Quand manger du riz complet était un acte politique
Selon Jonathan Kauffman, notre intérêt contemporain pour l’alimentation saine tire ses origines du mouvement hippie et de la contre-culture américaine de la fin des années 1960. Son ouvrage, Hippie Food, « explore le chemin parcouru par des aliments que les Américains regardaient autrefois avec une extrême suspicion, tels que le houmous, le yaourt, le blé complet ou les légumes bio », commente Ben Hoyle dans The Times.
Dans les années 1950, les supermarchés regorgeaient des merveilles alimentaires mises au point pendant la guerre : viande déshydratée, café soluble, jus d’orange en poudre. En réaction à cette abondance de produits industriels, la génération suivante s’est mise en tête de manger différemment.
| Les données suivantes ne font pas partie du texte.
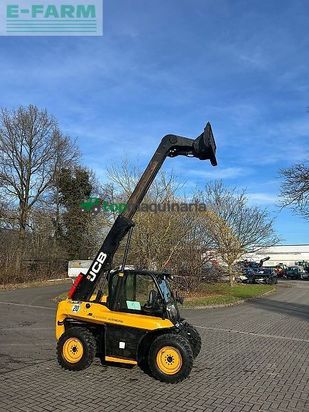 Telescopica - JCB - 516-40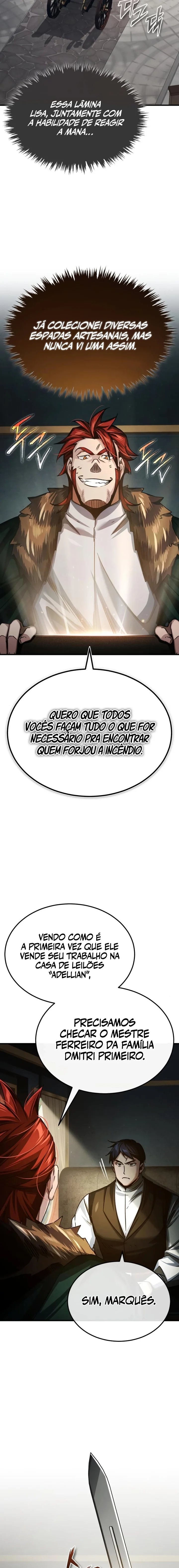 Read O Demônio Celestial não pode viver uma Vida Normal (PT-BR) PT Manga Online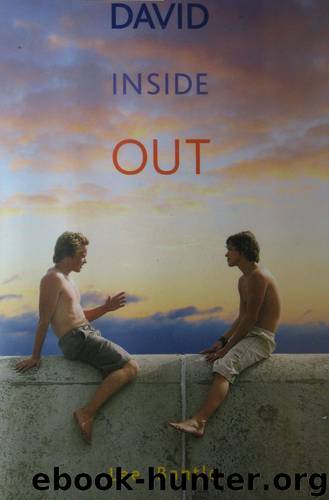 David Inside Out by Lee Bantle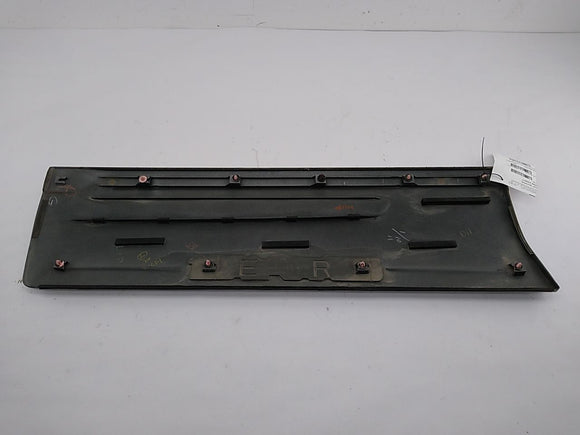 Subaru Baja Front Right Door Flare Moulding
Cette mouvance représentait la convergence de trois désirs : celui d’une alimentation plus saine, plus éthique et plus engagée, notamment en rejetant les méthodes de l’agriculture industrielle.
A l’époque, « manger du riz complet était un acte politique », écrit Kauffman. Les pionniers de l’alimentation saine importèrent du Japon le régime « zen macrobiotique », censé harmoniser l’organisme, ainsi que des saveurs asiatiques telles que la sauce soja ou le tofu. L’alimentation saine se démocratisa à la fin des années 1980, avec l’apparition des premiers supermarchés vendant des aliments bio, supplantant les coopératives hippies. Intégrées au circuit de grande distribution classique, les pousses de soja et les graines germées de luzerne n’étaient plus considérées comme l’apanage des excentriques.